Gov. Tim Waltz said Wednesday that the state has a strong network of healthcare providers and other organizations willing to administer the Pfizer COVID-19 vaccine to children ages 5-11 after the final federal guidelines are released next week.
An FDA advisory group on Tuesday voted in favor of Pfizer’s low dose of vaccine for children. The FDA is not bound by the panel’s recommendations and is expected to make its own decision within days. If the FDA agrees to this, the Centers for Disease Control and Prevention will have to decide whether to recommend the shots and which young people should receive them.
Waltz said there are more than 1,100 providers in Minnesota, including pediatricians, pharmacies, community clinics, schools and health care facilities, who are willing to administer the vaccine.

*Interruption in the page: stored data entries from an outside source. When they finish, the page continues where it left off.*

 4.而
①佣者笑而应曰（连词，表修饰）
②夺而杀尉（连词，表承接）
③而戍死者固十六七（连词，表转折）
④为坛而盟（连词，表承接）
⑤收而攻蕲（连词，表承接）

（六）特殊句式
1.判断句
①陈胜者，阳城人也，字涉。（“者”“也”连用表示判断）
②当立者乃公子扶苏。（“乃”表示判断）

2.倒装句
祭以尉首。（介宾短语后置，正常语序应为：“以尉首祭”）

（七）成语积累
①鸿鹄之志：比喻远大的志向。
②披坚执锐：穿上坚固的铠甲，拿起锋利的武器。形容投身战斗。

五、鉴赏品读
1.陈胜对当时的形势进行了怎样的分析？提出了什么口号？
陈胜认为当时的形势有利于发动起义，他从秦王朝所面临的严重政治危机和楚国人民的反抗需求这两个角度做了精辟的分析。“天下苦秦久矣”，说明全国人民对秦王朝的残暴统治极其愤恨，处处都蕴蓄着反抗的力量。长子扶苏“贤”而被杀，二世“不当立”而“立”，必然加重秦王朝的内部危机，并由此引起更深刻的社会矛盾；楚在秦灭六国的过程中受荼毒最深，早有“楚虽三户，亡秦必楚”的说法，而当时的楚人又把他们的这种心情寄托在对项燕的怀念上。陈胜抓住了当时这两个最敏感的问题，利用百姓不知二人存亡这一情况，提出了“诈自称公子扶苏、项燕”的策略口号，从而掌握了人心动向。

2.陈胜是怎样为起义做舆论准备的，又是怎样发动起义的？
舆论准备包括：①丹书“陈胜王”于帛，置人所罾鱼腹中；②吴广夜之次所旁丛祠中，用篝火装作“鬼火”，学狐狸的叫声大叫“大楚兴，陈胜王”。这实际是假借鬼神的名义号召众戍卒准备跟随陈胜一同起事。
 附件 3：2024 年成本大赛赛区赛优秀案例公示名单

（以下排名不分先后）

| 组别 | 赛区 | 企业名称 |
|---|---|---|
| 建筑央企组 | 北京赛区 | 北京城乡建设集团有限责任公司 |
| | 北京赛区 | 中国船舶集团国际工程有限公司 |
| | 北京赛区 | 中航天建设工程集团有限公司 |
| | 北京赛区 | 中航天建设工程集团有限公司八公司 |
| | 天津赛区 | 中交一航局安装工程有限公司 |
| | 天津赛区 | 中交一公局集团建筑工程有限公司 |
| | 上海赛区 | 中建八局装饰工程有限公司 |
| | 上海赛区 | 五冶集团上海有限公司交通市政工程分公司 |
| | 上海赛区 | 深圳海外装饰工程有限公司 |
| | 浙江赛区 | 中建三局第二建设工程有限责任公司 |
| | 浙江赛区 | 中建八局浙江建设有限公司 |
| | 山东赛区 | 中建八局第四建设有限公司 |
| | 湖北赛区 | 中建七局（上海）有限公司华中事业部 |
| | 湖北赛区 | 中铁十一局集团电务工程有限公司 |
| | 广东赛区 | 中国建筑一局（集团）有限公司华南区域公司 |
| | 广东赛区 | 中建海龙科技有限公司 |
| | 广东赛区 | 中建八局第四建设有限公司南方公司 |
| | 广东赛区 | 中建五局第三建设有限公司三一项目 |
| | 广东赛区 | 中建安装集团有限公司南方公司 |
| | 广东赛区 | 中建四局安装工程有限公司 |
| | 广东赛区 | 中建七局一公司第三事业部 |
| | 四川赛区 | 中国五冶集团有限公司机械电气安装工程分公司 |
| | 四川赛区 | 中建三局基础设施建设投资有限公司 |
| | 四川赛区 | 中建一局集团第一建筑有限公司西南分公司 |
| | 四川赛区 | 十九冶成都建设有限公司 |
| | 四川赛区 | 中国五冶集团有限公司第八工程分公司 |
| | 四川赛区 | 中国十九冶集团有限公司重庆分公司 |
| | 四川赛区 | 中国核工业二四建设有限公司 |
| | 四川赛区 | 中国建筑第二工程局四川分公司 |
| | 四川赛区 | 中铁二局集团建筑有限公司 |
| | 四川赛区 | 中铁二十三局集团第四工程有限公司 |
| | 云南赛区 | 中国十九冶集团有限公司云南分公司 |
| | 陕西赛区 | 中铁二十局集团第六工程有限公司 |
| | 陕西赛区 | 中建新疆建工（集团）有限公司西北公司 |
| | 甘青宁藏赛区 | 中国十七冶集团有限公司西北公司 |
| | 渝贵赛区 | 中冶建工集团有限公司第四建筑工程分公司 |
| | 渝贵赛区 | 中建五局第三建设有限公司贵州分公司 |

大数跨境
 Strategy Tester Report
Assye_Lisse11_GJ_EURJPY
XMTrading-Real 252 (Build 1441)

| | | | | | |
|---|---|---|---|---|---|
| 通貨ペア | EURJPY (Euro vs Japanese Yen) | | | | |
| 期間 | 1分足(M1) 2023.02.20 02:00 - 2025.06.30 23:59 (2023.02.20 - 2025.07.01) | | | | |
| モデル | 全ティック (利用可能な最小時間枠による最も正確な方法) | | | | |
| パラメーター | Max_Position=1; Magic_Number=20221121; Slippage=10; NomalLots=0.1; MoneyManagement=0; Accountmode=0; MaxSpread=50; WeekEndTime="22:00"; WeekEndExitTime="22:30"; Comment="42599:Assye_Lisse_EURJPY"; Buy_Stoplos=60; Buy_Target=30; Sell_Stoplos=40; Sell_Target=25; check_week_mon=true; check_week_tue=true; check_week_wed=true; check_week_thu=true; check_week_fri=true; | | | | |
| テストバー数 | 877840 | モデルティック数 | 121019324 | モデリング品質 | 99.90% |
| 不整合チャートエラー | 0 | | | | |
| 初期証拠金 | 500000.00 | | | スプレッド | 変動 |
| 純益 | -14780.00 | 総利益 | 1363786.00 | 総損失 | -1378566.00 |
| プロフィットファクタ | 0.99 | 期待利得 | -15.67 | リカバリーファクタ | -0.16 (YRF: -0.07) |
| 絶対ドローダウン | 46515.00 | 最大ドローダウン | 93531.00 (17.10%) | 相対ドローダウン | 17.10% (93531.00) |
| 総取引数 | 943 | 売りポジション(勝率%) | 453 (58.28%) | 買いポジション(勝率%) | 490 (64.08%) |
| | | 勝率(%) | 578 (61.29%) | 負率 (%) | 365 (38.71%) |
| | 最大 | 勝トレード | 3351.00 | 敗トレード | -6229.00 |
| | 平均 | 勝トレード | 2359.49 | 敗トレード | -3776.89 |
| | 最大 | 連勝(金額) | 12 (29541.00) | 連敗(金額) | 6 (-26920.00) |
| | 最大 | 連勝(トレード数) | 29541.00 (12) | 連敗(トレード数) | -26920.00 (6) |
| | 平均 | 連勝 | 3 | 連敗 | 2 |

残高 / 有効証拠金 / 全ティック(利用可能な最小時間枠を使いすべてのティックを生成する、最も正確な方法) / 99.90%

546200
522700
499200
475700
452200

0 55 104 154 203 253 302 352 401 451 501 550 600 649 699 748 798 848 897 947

“The state is ready for this critical moment in the fight against COVID-19. Our goal is to ensure wide, equitable and effective vaccine availability for all children between the ages of 5 and 11. We will be ready to do our part when the federal government gives us the green light and I urge parents to vaccinate their children when vaccinations are ready, ”Waltz said in a statement.
Children are not immune to the serious consequences of COVID-19, health officials said, and common underlying illnesses such as asthma and obesity could put children at even greater risk of serious illness.
Since July 1, Minnesota has reported over 45,200 pediatric cases and over 300 pediatric hospitalizations related to COVID-19.